• _Provided information_:
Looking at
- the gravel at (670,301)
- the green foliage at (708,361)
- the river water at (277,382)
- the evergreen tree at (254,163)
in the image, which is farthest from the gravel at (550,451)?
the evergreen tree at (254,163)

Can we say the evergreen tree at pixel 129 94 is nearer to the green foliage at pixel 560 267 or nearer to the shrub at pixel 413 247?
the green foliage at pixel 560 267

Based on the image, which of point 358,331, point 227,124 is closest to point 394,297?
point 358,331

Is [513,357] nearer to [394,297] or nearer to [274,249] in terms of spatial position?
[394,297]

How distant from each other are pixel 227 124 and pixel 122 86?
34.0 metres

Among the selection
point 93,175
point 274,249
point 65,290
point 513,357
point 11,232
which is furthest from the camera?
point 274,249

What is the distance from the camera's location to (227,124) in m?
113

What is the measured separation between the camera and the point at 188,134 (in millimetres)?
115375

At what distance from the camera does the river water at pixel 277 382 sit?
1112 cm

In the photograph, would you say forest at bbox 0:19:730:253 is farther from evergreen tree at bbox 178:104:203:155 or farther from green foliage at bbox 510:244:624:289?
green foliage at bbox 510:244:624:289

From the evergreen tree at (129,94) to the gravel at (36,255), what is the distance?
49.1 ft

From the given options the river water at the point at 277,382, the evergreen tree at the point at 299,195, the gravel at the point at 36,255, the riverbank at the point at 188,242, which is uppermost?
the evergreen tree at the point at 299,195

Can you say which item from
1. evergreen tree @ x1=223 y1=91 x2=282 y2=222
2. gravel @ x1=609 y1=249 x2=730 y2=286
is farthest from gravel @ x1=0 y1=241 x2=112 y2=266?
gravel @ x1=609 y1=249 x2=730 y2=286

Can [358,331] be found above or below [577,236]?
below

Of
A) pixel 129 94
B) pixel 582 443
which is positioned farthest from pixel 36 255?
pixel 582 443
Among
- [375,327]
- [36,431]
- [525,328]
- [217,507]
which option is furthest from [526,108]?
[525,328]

• _Exercise objective_:
Can you give the stretch of lines from the one containing "Based on the" through the one containing "34.0 metres" as a two-column CSV with the columns text and answer? Use one row for each line and its answer, put each value in a single quoted field, and turn any line breaks into spaces.

• _Solution to this task_:
text,answer
"Based on the image, which of point 358,331, point 227,124 is closest to point 394,297?","point 358,331"
"Is [513,357] nearer to [394,297] or nearer to [274,249] in terms of spatial position?","[394,297]"
"How distant from each other are pixel 227 124 and pixel 122 86?","34.0 metres"